Filtering based on the dataset type - By setting the split_idx flag you can make the transform be used only in a specific DataSource subset like in training, but not validation.

Further down:

f the transform has split_idx then it’s only applied if split_idx param matches.

With this example:

f.split_idx = 1
test_eq(f(1, split_idx=1),2)
test_eq_type(f(1, split_idx=0), 1)

F is then as follows (from the documentation):

def func(x): return Int(x+1)
def dec (x): return x-1
f = Transform(func,dec)
t = f(1)

So we can see that if we have a split_idx of 1 it’ll be applied (and the result is 2) and when it is 0 it’s not (and the result is 1)

This was taken under “Main Transform features”:

sgugger · April 6, 2020, 3:10pm

You replied first and I had seen your reply. It’s just that I will look into it when I have time.

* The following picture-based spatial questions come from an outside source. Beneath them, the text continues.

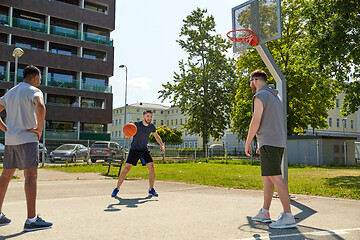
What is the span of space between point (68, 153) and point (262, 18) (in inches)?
719

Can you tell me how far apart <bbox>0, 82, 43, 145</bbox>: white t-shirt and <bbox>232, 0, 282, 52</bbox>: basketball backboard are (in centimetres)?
516

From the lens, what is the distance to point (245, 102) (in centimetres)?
3328

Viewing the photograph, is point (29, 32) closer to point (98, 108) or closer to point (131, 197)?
point (98, 108)

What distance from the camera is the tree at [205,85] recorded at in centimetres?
3594

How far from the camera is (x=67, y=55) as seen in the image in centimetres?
4047

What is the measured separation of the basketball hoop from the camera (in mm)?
7918

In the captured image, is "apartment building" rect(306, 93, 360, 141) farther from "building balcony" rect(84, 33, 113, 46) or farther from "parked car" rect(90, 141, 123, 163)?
"parked car" rect(90, 141, 123, 163)

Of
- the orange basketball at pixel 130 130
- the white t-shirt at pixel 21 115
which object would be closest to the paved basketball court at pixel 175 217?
the white t-shirt at pixel 21 115

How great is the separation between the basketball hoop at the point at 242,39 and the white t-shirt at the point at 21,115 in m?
5.12

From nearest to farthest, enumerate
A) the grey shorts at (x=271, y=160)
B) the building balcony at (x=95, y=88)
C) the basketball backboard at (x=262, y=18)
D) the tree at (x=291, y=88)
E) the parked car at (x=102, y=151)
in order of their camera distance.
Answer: the grey shorts at (x=271, y=160) → the basketball backboard at (x=262, y=18) → the parked car at (x=102, y=151) → the tree at (x=291, y=88) → the building balcony at (x=95, y=88)

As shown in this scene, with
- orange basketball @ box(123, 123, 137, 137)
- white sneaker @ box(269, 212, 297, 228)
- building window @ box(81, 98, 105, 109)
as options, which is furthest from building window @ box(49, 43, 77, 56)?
white sneaker @ box(269, 212, 297, 228)

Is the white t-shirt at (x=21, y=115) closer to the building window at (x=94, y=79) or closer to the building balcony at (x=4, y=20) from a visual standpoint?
the building balcony at (x=4, y=20)

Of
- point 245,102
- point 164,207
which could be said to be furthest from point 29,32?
point 164,207

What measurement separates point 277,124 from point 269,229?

No need to add the mention in an edit later.

WaterKnight · April 6, 2020, 4:13pm

I was not trying to bother you much less, take a look when you have time.

If I have bothered you, I apologize

WaterKnight · April 6, 2020, 4:15pm

Okey.

So, training has index 0 and validation has index 1?

muellerzr · April 6, 2020, 4:15pm

Correct!

WaterKnight · April 6, 2020, 4:17pm

Interesting

So, I don’t understand why I am getting an error if I use split_idx=0 on AlbumentationsSegmentationWrapper.

sgugger · April 6, 2020, 5:00pm

I have introduced a bug in fastcore while fixing another. Working on a fix now, and adding more robust tests.

WaterKnight · April 6, 2020, 5:05pm

Good to know!

sgugger · April 6, 2020, 5:39pm

Fixed now, and added enough tests to avoid regression.
There is also an example at the end of the pets tutorial.

WaterKnight · April 6, 2020, 5:41pm

Thank you very much!!

I’ll look into the example.

Sorry for my bad behaviour before.

sgugger · April 6, 2020, 5:43pm

No problem, just remember that one reply is enough, and not tagging is necessary

WaterKnight · April 6, 2020, 5:57pm

Works with DataBlock API or just on after_item of Datasets.dataloaders()?

sgugger · April 6, 2020, 5:58pm

It should work with the data block API normally.

WaterKnight · April 6, 2020, 7:39pm

I have make some models and I can confirm that is working correctly now. Thank you!!!